A piece of history — part of the USS Arizona — arrives in Brevard


Talk about special delivery.

A few weeks ago, FedEx delivered a huge package to the Brevard Veterans Memorial Center on Merritt Island. Inside was a piece of major significance in United States military history.

The artifact is not particularly pretty. It looks like a rusted piece of metal, and that is indeed what it is.

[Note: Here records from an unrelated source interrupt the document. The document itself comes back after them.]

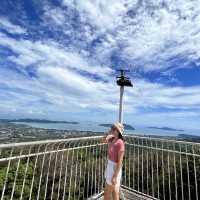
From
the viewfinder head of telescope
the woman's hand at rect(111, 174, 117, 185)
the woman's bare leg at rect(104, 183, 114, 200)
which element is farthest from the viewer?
the viewfinder head of telescope

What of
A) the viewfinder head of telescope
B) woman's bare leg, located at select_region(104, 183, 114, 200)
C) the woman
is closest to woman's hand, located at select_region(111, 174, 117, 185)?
the woman

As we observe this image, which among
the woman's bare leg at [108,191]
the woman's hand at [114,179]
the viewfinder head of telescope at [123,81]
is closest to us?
the woman's hand at [114,179]

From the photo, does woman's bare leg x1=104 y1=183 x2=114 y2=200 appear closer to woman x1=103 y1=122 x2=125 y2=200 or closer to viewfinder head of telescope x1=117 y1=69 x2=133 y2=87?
woman x1=103 y1=122 x2=125 y2=200

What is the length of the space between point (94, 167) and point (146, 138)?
4.80 ft

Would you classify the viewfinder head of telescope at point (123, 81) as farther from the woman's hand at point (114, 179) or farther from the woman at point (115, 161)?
the woman's hand at point (114, 179)

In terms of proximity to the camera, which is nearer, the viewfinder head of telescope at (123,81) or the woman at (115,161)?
the woman at (115,161)

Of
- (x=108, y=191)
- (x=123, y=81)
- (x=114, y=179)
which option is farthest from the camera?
(x=123, y=81)

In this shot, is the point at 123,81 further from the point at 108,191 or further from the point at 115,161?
the point at 108,191

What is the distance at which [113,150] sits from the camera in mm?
3844

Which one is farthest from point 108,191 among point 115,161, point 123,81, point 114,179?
point 123,81

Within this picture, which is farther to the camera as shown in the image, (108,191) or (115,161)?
(108,191)

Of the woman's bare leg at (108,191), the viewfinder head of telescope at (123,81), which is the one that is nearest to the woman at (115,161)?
the woman's bare leg at (108,191)

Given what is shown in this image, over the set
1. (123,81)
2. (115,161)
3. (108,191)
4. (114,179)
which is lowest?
(108,191)

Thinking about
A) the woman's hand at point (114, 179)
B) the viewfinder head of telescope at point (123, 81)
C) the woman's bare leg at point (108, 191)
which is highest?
the viewfinder head of telescope at point (123, 81)
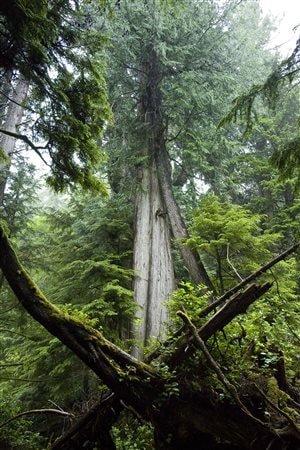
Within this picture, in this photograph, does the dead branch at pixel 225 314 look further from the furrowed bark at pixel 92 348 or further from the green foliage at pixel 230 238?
the green foliage at pixel 230 238

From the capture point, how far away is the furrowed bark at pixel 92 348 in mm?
2906

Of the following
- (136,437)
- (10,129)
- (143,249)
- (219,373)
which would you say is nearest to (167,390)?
(219,373)

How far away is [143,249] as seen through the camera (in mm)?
8734

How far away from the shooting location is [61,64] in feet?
13.7

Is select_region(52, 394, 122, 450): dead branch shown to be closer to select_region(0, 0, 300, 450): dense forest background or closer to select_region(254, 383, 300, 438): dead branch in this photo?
select_region(0, 0, 300, 450): dense forest background

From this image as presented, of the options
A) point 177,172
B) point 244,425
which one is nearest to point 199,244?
point 244,425

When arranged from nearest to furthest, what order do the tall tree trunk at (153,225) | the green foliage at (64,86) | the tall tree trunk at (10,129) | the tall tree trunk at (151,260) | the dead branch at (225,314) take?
1. the dead branch at (225,314)
2. the green foliage at (64,86)
3. the tall tree trunk at (151,260)
4. the tall tree trunk at (153,225)
5. the tall tree trunk at (10,129)

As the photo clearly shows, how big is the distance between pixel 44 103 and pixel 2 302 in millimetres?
6826

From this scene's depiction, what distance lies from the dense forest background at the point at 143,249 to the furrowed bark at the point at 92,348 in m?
0.01

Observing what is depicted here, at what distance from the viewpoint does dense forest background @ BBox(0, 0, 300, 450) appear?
116 inches

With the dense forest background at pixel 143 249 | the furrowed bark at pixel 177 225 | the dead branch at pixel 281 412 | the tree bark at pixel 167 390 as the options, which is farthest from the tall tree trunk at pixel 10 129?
the dead branch at pixel 281 412

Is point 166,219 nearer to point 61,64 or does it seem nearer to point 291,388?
point 61,64

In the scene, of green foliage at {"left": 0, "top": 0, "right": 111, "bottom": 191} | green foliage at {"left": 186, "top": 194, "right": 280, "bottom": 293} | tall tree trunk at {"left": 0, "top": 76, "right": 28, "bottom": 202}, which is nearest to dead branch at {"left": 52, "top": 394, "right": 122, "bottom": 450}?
green foliage at {"left": 0, "top": 0, "right": 111, "bottom": 191}

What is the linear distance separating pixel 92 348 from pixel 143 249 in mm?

But, this is precious metal from the superstructure of the USS Arizona, the battleship bombed by the Japanese attack on Pearl Harbor on Dec. 7, 1941. The battleship exploded and sank, taking with it the lives of 1,177 officers and crew, approximately half of the men lost in the attack that fateful morning.

The 40-inch-by-50-inch piece weighs 250 pounds and required a 300-pound crate, plus $1,600 in shipping fees, to transport it from its former resting place in Hawaii to its new home in Brevard County.

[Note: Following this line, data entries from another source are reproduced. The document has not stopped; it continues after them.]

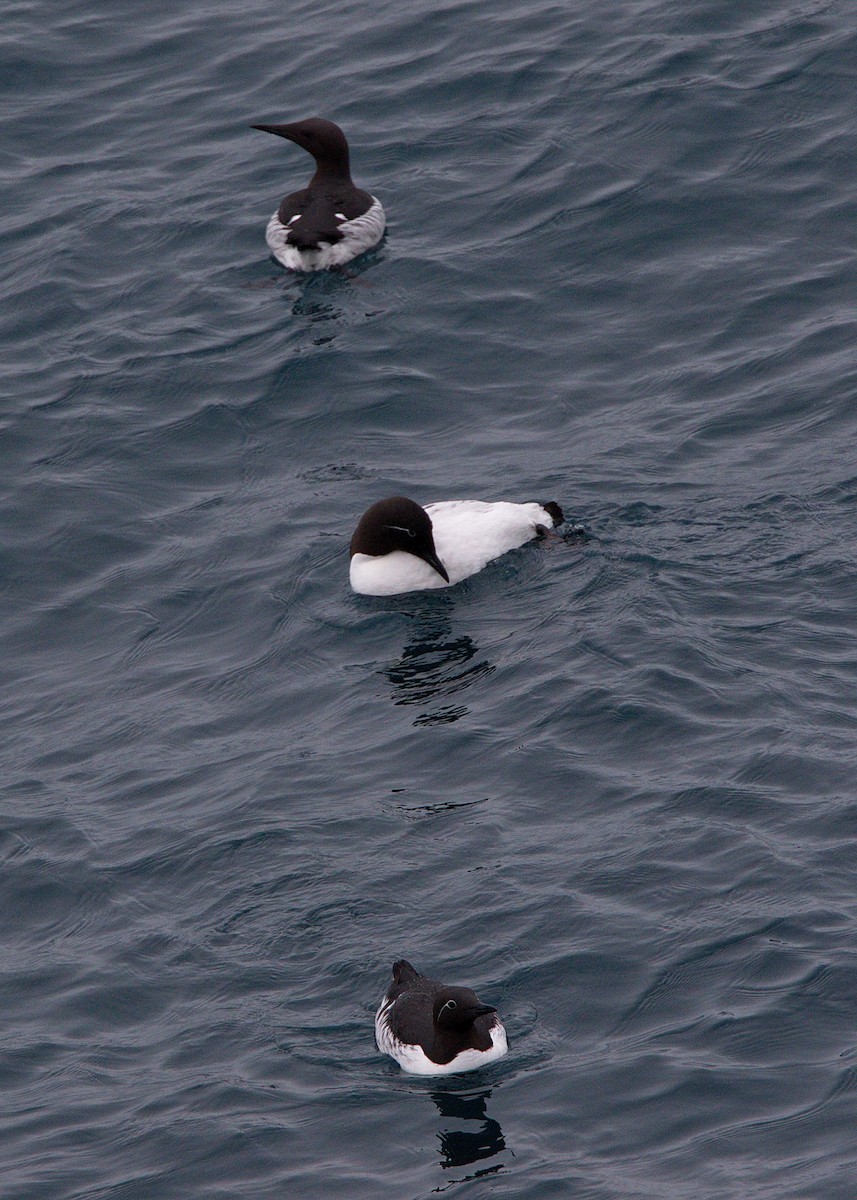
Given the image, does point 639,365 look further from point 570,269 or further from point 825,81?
point 825,81

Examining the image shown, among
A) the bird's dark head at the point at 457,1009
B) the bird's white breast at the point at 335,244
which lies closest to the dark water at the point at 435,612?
the bird's white breast at the point at 335,244

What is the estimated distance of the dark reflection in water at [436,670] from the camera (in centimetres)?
1416

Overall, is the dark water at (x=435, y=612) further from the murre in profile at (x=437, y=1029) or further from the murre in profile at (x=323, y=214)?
the murre in profile at (x=323, y=214)

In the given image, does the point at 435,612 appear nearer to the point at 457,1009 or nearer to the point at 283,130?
the point at 457,1009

Arizona’s surviving superstructure, the part of the ship above the main deck, was scrapped in 1942 and moved to an island Navy yard, where it languished for almost 80 years.

Two years ago, Veterans Memorial Center president Dean Schaaf received a message from the Navy that part of the superstructure was available for the museum.

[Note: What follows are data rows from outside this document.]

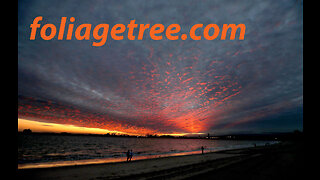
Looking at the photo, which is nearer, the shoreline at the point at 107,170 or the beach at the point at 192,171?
the beach at the point at 192,171

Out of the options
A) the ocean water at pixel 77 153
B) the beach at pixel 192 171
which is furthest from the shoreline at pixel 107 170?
the ocean water at pixel 77 153

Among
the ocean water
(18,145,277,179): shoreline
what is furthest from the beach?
the ocean water

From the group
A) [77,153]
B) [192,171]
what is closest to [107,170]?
[192,171]

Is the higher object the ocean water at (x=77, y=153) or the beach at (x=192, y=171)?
the beach at (x=192, y=171)

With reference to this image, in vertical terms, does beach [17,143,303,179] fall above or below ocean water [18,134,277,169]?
→ above

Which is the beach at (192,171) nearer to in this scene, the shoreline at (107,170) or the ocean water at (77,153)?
the shoreline at (107,170)

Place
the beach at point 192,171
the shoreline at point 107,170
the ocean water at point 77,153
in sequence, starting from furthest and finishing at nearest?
the ocean water at point 77,153 < the shoreline at point 107,170 < the beach at point 192,171

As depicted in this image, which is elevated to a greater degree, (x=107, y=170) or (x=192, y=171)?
(x=192, y=171)

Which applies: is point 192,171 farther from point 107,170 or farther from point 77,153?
point 77,153

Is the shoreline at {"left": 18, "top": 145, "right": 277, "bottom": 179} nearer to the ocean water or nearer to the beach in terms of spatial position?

“I requested a piece and they finally agreed,” said Schaaf, who also is the curator of the museum associated with the Veterans Memorial Center.

The piece of the Arizona is now on temporary exhibit at the museum’s library, awaiting the renovation of the museum’s elevator. It will be transported upstairs to its permanent home near a model of the ship and a 6-foot map of Pearl Harbor on the morning of the attack.

Commissioned in 1916, the Arizona was among the ships that escorted President Woodrow Wilson to the Paris Peace Conference at the end of World War I. Along with the rest of the Pacific Fleet, it was transferred to Pearl Harbor from its home port in California as a deterrent against the Japanese.

Many of the other ships sunk or damaged that day were later repaired, but the Arizona was beyond hope. Its wreck lies at the bottom of Pearl Harbor, below but not touching the USS Arizona Memorial, dedicated in 1962 to those who died in the attack.

Weather beaten and tired, the new artifact at the Veterans Memorial Center and Museum bears witness to one of the most tragic events in America’s history.